=== What is needed ===
Type out the data below in its entirety, exactly as given.

====

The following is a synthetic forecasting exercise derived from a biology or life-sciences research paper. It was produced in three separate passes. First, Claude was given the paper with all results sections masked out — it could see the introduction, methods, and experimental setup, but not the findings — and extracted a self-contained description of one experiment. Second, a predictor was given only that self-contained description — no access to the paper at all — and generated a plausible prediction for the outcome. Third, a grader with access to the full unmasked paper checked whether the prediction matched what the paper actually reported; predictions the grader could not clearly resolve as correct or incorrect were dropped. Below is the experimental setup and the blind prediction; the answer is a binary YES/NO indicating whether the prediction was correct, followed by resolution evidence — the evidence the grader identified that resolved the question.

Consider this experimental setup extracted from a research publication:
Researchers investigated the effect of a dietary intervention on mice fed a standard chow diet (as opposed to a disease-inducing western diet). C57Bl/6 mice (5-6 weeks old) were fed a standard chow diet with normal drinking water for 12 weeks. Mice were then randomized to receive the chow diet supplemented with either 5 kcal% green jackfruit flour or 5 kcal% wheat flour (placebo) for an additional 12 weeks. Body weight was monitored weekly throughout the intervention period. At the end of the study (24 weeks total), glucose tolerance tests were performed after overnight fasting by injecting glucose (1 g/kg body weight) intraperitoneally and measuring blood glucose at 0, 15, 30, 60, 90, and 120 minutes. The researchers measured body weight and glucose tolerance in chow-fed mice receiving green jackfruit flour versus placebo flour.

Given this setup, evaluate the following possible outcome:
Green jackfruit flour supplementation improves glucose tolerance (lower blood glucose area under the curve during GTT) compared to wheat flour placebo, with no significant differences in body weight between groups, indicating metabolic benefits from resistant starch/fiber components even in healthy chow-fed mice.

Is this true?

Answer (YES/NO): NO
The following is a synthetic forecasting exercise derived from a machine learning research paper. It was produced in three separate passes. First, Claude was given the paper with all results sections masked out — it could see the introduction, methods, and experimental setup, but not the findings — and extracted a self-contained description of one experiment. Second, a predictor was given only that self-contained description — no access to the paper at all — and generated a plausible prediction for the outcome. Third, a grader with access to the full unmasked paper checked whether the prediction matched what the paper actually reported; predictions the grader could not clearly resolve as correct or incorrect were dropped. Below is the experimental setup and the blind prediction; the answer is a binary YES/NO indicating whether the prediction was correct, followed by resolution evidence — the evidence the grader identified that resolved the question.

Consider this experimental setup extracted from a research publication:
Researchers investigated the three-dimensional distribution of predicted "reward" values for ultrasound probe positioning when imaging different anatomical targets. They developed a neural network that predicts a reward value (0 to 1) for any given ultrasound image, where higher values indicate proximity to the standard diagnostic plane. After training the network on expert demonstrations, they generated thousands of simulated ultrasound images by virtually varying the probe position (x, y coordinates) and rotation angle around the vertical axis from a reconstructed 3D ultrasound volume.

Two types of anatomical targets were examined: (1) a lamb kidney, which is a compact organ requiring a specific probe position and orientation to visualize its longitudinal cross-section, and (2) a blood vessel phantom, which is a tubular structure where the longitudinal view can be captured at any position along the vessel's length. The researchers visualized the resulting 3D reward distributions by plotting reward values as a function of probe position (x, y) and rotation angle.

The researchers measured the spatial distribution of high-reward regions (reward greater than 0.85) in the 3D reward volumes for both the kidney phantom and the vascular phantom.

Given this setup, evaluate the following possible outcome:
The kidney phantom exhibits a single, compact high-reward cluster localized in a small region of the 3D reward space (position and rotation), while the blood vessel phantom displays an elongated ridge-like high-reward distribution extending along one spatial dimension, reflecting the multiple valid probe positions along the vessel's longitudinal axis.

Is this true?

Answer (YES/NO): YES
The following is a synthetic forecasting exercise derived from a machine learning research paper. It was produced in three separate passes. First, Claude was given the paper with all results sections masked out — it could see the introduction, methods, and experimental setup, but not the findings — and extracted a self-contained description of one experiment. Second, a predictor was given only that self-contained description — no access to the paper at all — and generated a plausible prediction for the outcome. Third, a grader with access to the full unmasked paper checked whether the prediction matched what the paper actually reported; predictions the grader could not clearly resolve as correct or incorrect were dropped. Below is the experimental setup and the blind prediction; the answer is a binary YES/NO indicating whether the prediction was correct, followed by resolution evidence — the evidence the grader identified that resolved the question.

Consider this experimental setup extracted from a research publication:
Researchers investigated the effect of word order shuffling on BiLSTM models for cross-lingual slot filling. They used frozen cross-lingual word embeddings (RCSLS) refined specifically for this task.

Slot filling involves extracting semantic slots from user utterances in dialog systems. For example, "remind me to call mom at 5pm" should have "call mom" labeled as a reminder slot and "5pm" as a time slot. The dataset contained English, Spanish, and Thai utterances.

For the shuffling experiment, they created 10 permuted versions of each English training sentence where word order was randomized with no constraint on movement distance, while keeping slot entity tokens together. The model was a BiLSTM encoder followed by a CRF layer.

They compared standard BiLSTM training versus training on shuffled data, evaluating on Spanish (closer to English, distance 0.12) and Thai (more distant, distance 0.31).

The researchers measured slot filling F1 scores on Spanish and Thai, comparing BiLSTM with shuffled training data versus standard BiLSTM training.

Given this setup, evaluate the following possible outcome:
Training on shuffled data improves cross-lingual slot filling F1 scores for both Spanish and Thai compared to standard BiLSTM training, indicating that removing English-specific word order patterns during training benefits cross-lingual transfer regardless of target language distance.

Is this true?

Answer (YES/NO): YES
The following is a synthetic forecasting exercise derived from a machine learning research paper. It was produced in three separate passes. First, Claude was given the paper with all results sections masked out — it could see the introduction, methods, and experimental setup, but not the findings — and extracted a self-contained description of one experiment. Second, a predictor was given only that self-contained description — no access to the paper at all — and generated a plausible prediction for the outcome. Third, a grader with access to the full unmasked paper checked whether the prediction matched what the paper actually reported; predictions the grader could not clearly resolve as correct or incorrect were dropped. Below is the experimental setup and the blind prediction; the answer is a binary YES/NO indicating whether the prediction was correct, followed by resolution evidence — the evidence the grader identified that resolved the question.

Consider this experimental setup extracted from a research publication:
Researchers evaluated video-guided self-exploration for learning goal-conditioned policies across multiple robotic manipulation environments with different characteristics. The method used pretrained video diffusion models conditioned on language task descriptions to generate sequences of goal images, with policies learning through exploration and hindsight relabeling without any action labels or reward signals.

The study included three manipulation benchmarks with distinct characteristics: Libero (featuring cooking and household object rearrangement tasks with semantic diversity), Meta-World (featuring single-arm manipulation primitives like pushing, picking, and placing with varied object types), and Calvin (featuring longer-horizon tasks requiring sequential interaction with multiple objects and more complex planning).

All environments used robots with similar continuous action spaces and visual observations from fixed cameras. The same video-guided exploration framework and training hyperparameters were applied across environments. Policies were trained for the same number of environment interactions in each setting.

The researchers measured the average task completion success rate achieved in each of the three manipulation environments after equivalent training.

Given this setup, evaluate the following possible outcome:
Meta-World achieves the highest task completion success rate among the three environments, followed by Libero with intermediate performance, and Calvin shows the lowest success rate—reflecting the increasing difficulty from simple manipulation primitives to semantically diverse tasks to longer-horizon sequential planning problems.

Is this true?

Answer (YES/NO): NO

====

=== Output for this exercise ===
The following is a synthetic forecasting exercise derived from a biology or life-sciences research paper. It was produced in three separate passes. First, Claude was given the paper with all results sections masked out — it could see the introduction, methods, and experimental setup, but not the findings — and extracted a self-contained description of one experiment. Second, a predictor was given only that self-contained description — no access to the paper at all — and generated a plausible prediction for the outcome. Third, a grader with access to the full unmasked paper checked whether the prediction matched what the paper actually reported; predictions the grader could not clearly resolve as correct or incorrect were dropped. Below is the experimental setup and the blind prediction; the answer is a binary YES/NO indicating whether the prediction was correct, followed by resolution evidence — the evidence the grader identified that resolved the question.

Consider this experimental setup extracted from a research publication:
Researchers investigated the effect of a dietary intervention on mice fed a standard chow diet (as opposed to a disease-inducing western diet). C57Bl/6 mice (5-6 weeks old) were fed a standard chow diet with normal drinking water for 12 weeks. Mice were then randomized to receive the chow diet supplemented with either 5 kcal% green jackfruit flour or 5 kcal% wheat flour (placebo) for an additional 12 weeks. Body weight was monitored weekly throughout the intervention period. At the end of the study (24 weeks total), glucose tolerance tests were performed after overnight fasting by injecting glucose (1 g/kg body weight) intraperitoneally and measuring blood glucose at 0, 15, 30, 60, 90, and 120 minutes. The researchers measured body weight and glucose tolerance in chow-fed mice receiving green jackfruit flour versus placebo flour.

Given this setup, evaluate the following possible outcome:
Green jackfruit flour supplementation improves glucose tolerance (lower blood glucose area under the curve during GTT) compared to wheat flour placebo, with no significant differences in body weight between groups, indicating metabolic benefits from resistant starch/fiber components even in healthy chow-fed mice.

Is this true?

Answer (YES/NO): NO
The following is a synthetic forecasting exercise derived from a machine learning research paper. It was produced in three separate passes. First, Claude was given the paper with all results sections masked out — it could see the introduction, methods, and experimental setup, but not the findings — and extracted a self-contained description of one experiment. Second, a predictor was given only that self-contained description — no access to the paper at all — and generated a plausible prediction for the outcome. Third, a grader with access to the full unmasked paper checked whether the prediction matched what the paper actually reported; predictions the grader could not clearly resolve as correct or incorrect were dropped. Below is the experimental setup and the blind prediction; the answer is a binary YES/NO indicating whether the prediction was correct, followed by resolution evidence — the evidence the grader identified that resolved the question.

Consider this experimental setup extracted from a research publication:
Researchers investigated the three-dimensional distribution of predicted "reward" values for ultrasound probe positioning when imaging different anatomical targets. They developed a neural network that predicts a reward value (0 to 1) for any given ultrasound image, where higher values indicate proximity to the standard diagnostic plane. After training the network on expert demonstrations, they generated thousands of simulated ultrasound images by virtually varying the probe position (x, y coordinates) and rotation angle around the vertical axis from a reconstructed 3D ultrasound volume.

Two types of anatomical targets were examined: (1) a lamb kidney, which is a compact organ requiring a specific probe position and orientation to visualize its longitudinal cross-section, and (2) a blood vessel phantom, which is a tubular structure where the longitudinal view can be captured at any position along the vessel's length. The researchers visualized the resulting 3D reward distributions by plotting reward values as a function of probe position (x, y) and rotation angle.

The researchers measured the spatial distribution of high-reward regions (reward greater than 0.85) in the 3D reward volumes for both the kidney phantom and the vascular phantom.

Given this setup, evaluate the following possible outcome:
The kidney phantom exhibits a single, compact high-reward cluster localized in a small region of the 3D reward space (position and rotation), while the blood vessel phantom displays an elongated ridge-like high-reward distribution extending along one spatial dimension, reflecting the multiple valid probe positions along the vessel's longitudinal axis.

Is this true?

Answer (YES/NO): YES
The following is a synthetic forecasting exercise derived from a machine learning research paper. It was produced in three separate passes. First, Claude was given the paper with all results sections masked out — it could see the introduction, methods, and experimental setup, but not the findings — and extracted a self-contained description of one experiment. Second, a predictor was given only that self-contained description — no access to the paper at all — and generated a plausible prediction for the outcome. Third, a grader with access to the full unmasked paper checked whether the prediction matched what the paper actually reported; predictions the grader could not clearly resolve as correct or incorrect were dropped. Below is the experimental setup and the blind prediction; the answer is a binary YES/NO indicating whether the prediction was correct, followed by resolution evidence — the evidence the grader identified that resolved the question.

Consider this experimental setup extracted from a research publication:
Researchers investigated the effect of word order shuffling on BiLSTM models for cross-lingual slot filling. They used frozen cross-lingual word embeddings (RCSLS) refined specifically for this task.

Slot filling involves extracting semantic slots from user utterances in dialog systems. For example, "remind me to call mom at 5pm" should have "call mom" labeled as a reminder slot and "5pm" as a time slot. The dataset contained English, Spanish, and Thai utterances.

For the shuffling experiment, they created 10 permuted versions of each English training sentence where word order was randomized with no constraint on movement distance, while keeping slot entity tokens together. The model was a BiLSTM encoder followed by a CRF layer.

They compared standard BiLSTM training versus training on shuffled data, evaluating on Spanish (closer to English, distance 0.12) and Thai (more distant, distance 0.31).

The researchers measured slot filling F1 scores on Spanish and Thai, comparing BiLSTM with shuffled training data versus standard BiLSTM training.

Given this setup, evaluate the following possible outcome:
Training on shuffled data improves cross-lingual slot filling F1 scores for both Spanish and Thai compared to standard BiLSTM training, indicating that removing English-specific word order patterns during training benefits cross-lingual transfer regardless of target language distance.

Is this true?

Answer (YES/NO): YES
The following is a synthetic forecasting exercise derived from a machine learning research paper. It was produced in three separate passes. First, Claude was given the paper with all results sections masked out — it could see the introduction, methods, and experimental setup, but not the findings — and extracted a self-contained description of one experiment. Second, a predictor was given only that self-contained description — no access to the paper at all — and generated a plausible prediction for the outcome. Third, a grader with access to the full unmasked paper checked whether the prediction matched what the paper actually reported; predictions the grader could not clearly resolve as correct or incorrect were dropped. Below is the experimental setup and the blind prediction; the answer is a binary YES/NO indicating whether the prediction was correct, followed by resolution evidence — the evidence the grader identified that resolved the question.

Consider this experimental setup extracted from a research publication:
Researchers evaluated video-guided self-exploration for learning goal-conditioned policies across multiple robotic manipulation environments with different characteristics. The method used pretrained video diffusion models conditioned on language task descriptions to generate sequences of goal images, with policies learning through exploration and hindsight relabeling without any action labels or reward signals.

The study included three manipulation benchmarks with distinct characteristics: Libero (featuring cooking and household object rearrangement tasks with semantic diversity), Meta-World (featuring single-arm manipulation primitives like pushing, picking, and placing with varied object types), and Calvin (featuring longer-horizon tasks requiring sequential interaction with multiple objects and more complex planning).

All environments used robots with similar continuous action spaces and visual observations from fixed cameras. The same video-guided exploration framework and training hyperparameters were applied across environments. Policies were trained for the same number of environment interactions in each setting.

The researchers measured the average task completion success rate achieved in each of the three manipulation environments after equivalent training.

Given this setup, evaluate the following possible outcome:
Meta-World achieves the highest task completion success rate among the three environments, followed by Libero with intermediate performance, and Calvin shows the lowest success rate—reflecting the increasing difficulty from simple manipulation primitives to semantically diverse tasks to longer-horizon sequential planning problems.

Is this true?

Answer (YES/NO): NO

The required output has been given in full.